Be careful about buying $3.99 roses from supermarketsand the like – you may get what you paid for and have to wait several years before the bush is mature.
PLANTING:
Many bushes are sold with planting instructions and diagrams supplied by the propagator. This is one of the few chances you get to put nutrients underneath the bush, such as some nice compost and slow release fertiliser such as Nitrophoska Blue or Osmocote. Trim any damaged roots with sharp secateurs and water your plant in well to remove any air pockets. Give the bushes 1 metre of space away from other plants. Don’t forget to stamp the soil down firmly and come back again several days later to further firm the soil. In costal areas with a very acid soil you may need to add lime or dolomite to your beds.
PRUNING:
There has been considerable discussion on methods of pruning, including the hedge clipper method, which is quick and doesn’t involve a lot of fuss. Many rosarians recommend pruning each bush as an individual, regardless of what you did to the two either side. Note that white and yellow roses often resent hard pruning.
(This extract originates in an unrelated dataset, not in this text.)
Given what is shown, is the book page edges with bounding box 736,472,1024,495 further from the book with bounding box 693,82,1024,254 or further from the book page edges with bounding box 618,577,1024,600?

It is important to realise that climbers are pruned quite differently to bush roses. Whatever the plant, try to recognise old canes, new canes, basal shoots and suckers. Basal shoots are the lifeblood of the plant and are to be protected at all costs while suckers are loathed and need to be eliminated at the earliest opportunity. Suckers are coming from the under stock of a budded plant and take goodness away from the bush itself. Most people prune in July and even August.
Remember the text of the pruner should be “Let there be light” by clearing out the centre of the bush and any overcrowded growth. Most people remove any wood slimmer than a pencil.
Large pruning cuts – bigger than a 20-cent piece – can be sealed with a thin layer of petroleum jelly. Don’t forget a post prune spray of copper and oil to complete the job.